Het in 1913 door de Japanse ingenieur en mecanicien Masujiro Hashimoto opgerichte merk Datsun werd in 1933 gekocht door Nissan. Het is vooral in de jaren ‘70 dat de kleine autobouwer succes kende met coupés als de 240Z, 260Z en 280Z, die zowel sportief als betrouwbaar en betaalbaar waren. Maar in 1983 trok Nissan, omwille van commerciële stroomlijning, de stekker er voor de eerste keer uit en geraakte Datsun gedurende drie decennia in de vergetelheid.
Herboren onder Ghosn
In het licht van het succes van Dacia in Europa besliste Carlos Ghosn, die op dat moment aan het hoofd stond van de alliantie Renault-Nissan-Mitsubishi, om Datsun te laten herrijzen en er een soort Dacia van de Nissan-tak van de groep van te maken, met een auto voor groeilanden aan minder dan € 5.000. In 2013 werd de Datsun GO door Ghosn zelf onthuld op het salon van New Delhi. De in Rusland, Indië en Indonesië gebouwde stadswagen was een kloon van de Lada Granta, een model dat 0 sterren scoorde in de Euro NCAP crashtests.

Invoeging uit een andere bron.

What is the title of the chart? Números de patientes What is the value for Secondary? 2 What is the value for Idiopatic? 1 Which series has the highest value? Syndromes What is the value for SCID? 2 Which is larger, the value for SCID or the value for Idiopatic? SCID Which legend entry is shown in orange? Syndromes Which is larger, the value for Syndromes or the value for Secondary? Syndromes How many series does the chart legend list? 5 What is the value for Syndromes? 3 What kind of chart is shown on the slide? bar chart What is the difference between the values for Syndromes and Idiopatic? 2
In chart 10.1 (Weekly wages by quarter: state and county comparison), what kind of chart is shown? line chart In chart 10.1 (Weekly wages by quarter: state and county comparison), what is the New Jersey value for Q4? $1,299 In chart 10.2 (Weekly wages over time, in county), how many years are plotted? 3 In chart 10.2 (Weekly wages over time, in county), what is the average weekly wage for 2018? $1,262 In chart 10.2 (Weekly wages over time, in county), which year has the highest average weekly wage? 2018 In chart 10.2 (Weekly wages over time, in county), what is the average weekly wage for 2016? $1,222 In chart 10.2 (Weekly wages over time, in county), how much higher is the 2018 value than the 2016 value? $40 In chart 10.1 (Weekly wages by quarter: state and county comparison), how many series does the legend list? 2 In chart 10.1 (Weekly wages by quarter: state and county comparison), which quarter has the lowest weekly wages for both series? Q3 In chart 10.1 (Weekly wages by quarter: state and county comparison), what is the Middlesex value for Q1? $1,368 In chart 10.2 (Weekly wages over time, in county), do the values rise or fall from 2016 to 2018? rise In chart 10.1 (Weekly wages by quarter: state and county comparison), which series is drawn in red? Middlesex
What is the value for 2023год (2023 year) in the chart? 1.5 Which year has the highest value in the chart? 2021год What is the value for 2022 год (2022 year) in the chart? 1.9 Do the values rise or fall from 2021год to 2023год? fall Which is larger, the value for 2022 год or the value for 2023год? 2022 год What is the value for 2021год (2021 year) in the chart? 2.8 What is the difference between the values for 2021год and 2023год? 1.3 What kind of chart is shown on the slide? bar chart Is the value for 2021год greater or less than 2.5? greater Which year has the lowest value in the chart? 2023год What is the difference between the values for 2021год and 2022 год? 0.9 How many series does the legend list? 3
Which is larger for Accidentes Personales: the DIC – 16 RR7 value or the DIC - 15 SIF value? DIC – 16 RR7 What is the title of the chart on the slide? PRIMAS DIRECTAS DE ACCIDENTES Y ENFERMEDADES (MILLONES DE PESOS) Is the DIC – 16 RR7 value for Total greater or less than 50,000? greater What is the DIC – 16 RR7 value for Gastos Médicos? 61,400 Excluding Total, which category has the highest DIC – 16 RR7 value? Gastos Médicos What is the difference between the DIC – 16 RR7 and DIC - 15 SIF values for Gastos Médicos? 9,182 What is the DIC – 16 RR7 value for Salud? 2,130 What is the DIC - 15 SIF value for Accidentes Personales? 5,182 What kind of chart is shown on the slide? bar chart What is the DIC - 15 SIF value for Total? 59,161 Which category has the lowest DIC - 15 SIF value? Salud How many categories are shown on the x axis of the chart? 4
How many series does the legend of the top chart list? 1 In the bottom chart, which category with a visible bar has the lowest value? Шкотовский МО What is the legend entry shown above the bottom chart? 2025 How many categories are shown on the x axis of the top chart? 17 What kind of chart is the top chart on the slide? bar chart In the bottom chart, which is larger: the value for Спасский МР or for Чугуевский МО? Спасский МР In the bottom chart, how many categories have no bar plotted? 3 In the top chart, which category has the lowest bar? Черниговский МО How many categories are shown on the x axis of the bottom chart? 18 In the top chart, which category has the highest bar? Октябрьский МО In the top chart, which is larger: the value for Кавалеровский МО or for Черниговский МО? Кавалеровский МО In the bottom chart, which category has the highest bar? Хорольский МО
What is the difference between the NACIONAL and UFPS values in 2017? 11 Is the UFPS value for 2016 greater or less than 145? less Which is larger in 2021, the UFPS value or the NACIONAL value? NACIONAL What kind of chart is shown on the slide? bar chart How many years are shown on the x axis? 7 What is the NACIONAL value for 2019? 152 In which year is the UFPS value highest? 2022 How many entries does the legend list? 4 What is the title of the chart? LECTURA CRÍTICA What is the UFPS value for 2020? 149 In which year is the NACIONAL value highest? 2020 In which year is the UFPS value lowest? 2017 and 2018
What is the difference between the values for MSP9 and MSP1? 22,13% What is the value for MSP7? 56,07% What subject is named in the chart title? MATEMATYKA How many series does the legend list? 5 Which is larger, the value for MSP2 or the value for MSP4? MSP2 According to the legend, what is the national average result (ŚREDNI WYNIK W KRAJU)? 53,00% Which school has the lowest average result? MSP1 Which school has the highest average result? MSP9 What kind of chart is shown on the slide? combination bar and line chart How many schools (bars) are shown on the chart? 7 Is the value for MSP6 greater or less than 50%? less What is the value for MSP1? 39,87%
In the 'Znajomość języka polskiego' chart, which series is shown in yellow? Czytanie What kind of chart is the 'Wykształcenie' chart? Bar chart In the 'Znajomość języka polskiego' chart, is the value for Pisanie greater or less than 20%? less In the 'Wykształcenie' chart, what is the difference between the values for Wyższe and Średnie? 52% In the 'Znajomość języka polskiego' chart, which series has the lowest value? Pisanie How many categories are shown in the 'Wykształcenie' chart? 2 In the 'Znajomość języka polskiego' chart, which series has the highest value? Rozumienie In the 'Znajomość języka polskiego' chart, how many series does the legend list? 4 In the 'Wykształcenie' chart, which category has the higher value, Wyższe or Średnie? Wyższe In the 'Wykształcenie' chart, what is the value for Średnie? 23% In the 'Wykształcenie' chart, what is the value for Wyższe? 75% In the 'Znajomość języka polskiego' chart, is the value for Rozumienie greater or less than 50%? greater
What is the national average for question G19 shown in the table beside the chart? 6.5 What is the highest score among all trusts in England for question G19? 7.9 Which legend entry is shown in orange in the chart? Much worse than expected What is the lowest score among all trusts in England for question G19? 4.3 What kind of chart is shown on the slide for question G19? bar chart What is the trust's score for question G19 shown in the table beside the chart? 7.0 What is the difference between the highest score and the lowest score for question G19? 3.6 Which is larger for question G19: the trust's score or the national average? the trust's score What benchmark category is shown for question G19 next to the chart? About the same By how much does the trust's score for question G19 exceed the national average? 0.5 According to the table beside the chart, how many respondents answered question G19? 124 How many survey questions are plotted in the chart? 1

Een desastreuze reputatie en een gevaarlijke productie remmen de verkoop van de GO en zorgen ervoor dat de rendabiliteit van het project keldert. Makoto Uchida, die Ghosn opvolgde na diens val, beslist om niet langer geld te pompen in de auto en het gefaalde project van zijn voorganger te stoppen. Alleen de fabriek in het Indische Chennai blijft draaien en bouwt de Redi-Go, die in 2020 de GO opvolgt. Vorig jaar rolden er amper 7.000 stuks van de band… Een echte flop! “De verkoop gaat door tot de uitputting van de stock, en de service blijft verzekerd voor de auto’s die rondrijden,” benadrukt Nissan.